Lines of data —

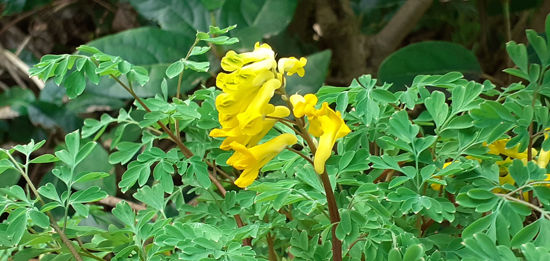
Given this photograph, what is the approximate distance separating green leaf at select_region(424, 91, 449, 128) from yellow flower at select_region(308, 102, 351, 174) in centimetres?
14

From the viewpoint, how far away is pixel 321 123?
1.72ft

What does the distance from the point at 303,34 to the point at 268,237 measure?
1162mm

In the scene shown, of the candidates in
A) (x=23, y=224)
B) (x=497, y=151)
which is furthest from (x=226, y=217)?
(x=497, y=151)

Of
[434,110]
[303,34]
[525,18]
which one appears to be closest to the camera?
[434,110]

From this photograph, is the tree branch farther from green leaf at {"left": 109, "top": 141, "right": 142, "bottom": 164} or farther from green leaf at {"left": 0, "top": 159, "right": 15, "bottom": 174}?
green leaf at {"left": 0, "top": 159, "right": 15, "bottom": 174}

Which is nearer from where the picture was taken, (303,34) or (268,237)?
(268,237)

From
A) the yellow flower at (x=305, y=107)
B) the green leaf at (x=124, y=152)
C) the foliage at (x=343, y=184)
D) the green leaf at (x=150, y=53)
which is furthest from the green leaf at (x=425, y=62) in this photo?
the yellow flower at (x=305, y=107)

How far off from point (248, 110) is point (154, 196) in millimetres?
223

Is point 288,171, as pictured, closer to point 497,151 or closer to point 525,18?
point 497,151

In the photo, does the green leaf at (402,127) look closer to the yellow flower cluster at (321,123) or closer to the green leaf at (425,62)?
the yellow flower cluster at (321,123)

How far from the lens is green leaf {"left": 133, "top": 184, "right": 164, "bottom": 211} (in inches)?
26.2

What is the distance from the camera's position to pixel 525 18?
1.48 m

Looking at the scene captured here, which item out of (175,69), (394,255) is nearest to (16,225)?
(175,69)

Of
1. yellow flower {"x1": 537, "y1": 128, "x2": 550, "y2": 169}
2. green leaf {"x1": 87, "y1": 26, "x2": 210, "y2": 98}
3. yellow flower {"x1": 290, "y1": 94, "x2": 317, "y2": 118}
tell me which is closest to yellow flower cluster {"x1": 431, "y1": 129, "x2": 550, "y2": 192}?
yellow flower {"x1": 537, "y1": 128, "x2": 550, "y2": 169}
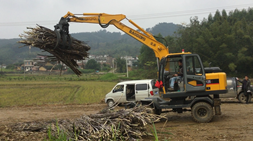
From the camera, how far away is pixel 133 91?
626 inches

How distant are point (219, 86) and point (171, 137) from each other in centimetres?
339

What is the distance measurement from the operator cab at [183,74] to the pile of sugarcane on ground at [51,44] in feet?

...

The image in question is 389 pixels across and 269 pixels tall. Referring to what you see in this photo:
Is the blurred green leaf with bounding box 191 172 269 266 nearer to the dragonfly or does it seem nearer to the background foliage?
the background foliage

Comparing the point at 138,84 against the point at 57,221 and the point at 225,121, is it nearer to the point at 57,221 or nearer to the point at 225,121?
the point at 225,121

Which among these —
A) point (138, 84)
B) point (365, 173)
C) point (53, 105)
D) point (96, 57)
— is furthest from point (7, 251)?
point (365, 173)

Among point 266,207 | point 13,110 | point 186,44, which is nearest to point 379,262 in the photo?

Given request —
Print the lines again verbatim, starting with the line that contains "Looking at the" and going on through the line that contains "What is the distance measurement". Leave the pictures out of your answer.

Solution to the exercise —
Looking at the scene captured here, which item out of (175,69), (394,255) is nearest to (16,225)?
(175,69)

Of
1. yellow flower {"x1": 537, "y1": 128, "x2": 550, "y2": 169}
2. green leaf {"x1": 87, "y1": 26, "x2": 210, "y2": 98}
3. yellow flower {"x1": 290, "y1": 94, "x2": 317, "y2": 118}
tell me which is closest to yellow flower cluster {"x1": 431, "y1": 129, "x2": 550, "y2": 192}?
yellow flower {"x1": 537, "y1": 128, "x2": 550, "y2": 169}
From the camera, how far away is pixel 133 91?
626 inches

How distant are point (219, 86) and point (171, 137) from each other in centimetres?
339

What is the distance measurement from the operator cab at [183,74] to the pile of sugarcane on ground at [51,44] in feet?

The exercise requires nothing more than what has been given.